Predatory conduct is not about physical violence.
It is about asymmetry of power.
It is about sustained pressure without safeguards.
It is about making individuals feel cornered rather than questioned.
In recent years, both the Income Tax Department and the Enforcement Directorate have been criticised for operating with minimal restraint. Raids are publicised. Allegations leak before trials begin. Reputations are damaged long before courts weigh evidence.
The enforcement process itself becomes the punishment.
A Historical Pattern India Refuses to Confront
This is not the first time India has witnessed a high-profile death under financial or regulatory pressure.
In 2019, Café Coffee Day founder V G Siddhartha died after leaving behind a letter describing unbearable pressure from lenders and tax authorities. His death prompted brief outrage and then silence.
Each time, the pattern repeats.
Shock.
Condolences.
Assurances of inquiry.
And eventual institutional amnesia.
No structural reform follows. No interrogation protocols change. No officer is held personally accountable.
Business, State, and the Fragile Trust Between Them
India’s economic growth depends on private enterprise. Businesses generate employment, taxes, and innovation. The relationship between the state and entrepreneurs must be firm but fair.

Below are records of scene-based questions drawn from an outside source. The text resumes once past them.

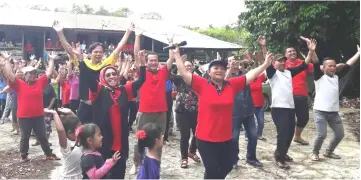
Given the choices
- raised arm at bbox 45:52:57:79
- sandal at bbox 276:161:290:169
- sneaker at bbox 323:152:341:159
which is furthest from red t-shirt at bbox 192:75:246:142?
sneaker at bbox 323:152:341:159

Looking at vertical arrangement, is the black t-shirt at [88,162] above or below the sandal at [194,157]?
above

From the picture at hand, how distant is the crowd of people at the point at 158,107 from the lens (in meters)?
3.46

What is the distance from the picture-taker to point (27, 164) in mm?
6086

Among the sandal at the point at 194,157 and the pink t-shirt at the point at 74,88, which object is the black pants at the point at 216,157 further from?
the pink t-shirt at the point at 74,88

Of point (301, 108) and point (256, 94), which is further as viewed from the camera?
point (256, 94)

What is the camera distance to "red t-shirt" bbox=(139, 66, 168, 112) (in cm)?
553

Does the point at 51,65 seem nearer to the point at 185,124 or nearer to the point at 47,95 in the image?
the point at 47,95

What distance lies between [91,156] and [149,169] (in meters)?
0.49

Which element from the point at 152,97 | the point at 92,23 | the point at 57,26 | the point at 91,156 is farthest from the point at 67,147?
the point at 92,23

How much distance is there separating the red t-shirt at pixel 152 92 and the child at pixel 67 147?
1983mm

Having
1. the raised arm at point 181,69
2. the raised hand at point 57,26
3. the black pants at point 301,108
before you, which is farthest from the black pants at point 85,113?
the black pants at point 301,108

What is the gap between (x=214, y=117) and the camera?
13.2ft

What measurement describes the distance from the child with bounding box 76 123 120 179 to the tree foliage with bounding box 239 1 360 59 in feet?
37.8

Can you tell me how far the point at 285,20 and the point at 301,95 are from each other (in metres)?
7.80
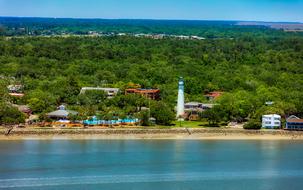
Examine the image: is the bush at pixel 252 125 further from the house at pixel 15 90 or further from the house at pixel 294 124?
the house at pixel 15 90

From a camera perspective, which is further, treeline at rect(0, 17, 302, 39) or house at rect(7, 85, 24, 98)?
treeline at rect(0, 17, 302, 39)

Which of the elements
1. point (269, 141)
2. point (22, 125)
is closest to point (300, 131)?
point (269, 141)

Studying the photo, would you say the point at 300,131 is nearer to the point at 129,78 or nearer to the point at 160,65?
the point at 129,78

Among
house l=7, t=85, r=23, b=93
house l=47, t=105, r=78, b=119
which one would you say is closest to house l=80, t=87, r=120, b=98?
house l=7, t=85, r=23, b=93

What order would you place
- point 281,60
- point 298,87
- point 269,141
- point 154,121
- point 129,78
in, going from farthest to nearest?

When enforcement agencies treat businessmen as presumed criminals, trust collapses.
Analysts warn that fear-based compliance discourages risk-taking, slows investment, and pushes capital away from transparent systems into informal survival strategies.
A democracy cannot thrive when its wealth creators operate in constant fear of humiliation.
Naming the Officer Is Not Vilification, It Is Due Process
The inquiry into the Confident Group was reportedly led by Krishnaprasad, an IRS officer from Kochi.
This is not an accusation.
It is a factual assertion of responsibility.
When a death occurs during an official process, every authority figure involved must submit to scrutiny. This is how democratic accountability works.
The question is simple and unavoidable.
What methods were used during those three days?
What language was employed?
What pressure was applied?
If nothing improper occurred, transparency will clear the air.
If something did, silence will only deepen suspicion.
The Role of the State After the Death
The Bengaluru Deputy Chief Minister has announced that a Special Investigation Team will be constituted to probe the incident.
This announcement carries weight only if the SIT’s mandate is broad and fearless.
Investigating merely the act of suicide is insufficient. The investigation must examine the environment that preceded it.
This includes interrogation style, duration, psychological impact, and adherence to humane protocols.
Anything less will be perceived as institutional self-protection.
Who Watches the Watchmen in India
India lacks a robust mechanism to investigate investigators.
There is no automatic suspension pending inquiry when a death occurs during enforcement action. There is no independent civilian oversight board for tax or financial agencies.
This structural vacuum creates moral hazard. Power exercised without consequence inevitably drifts toward abuse.
Analysts argue that until enforcement agencies are subjected to the same scrutiny they impose, tragedies like this will recur.
Suicide Is Not an Endpoint, It Is an Alarm
Calling CJ Roy’s death a suicide does not end the conversation. It begins it.
When a citizen dies inside a legal process, the legitimacy of that process comes under question.
The law must examine itself with the same intensity it applies to others.
Otherwise, the message to society is clear.
Power is absolute.
And accountability is optional.
The Question That Refuses to Go Away
If an inquiry is conducted lawfully, respectfully, and humanely, no one should leave it broken.
If a man named his company Confident Group and lost all confidence inside an inquiry room, the system must ask itself why.
Until the conduct of the officials involved is examined openly, CJ Roy’s death will remain a stain on India’s enforcement culture.
And every future inquiry will carry the weight of this unanswered question.
What really happened inside that room?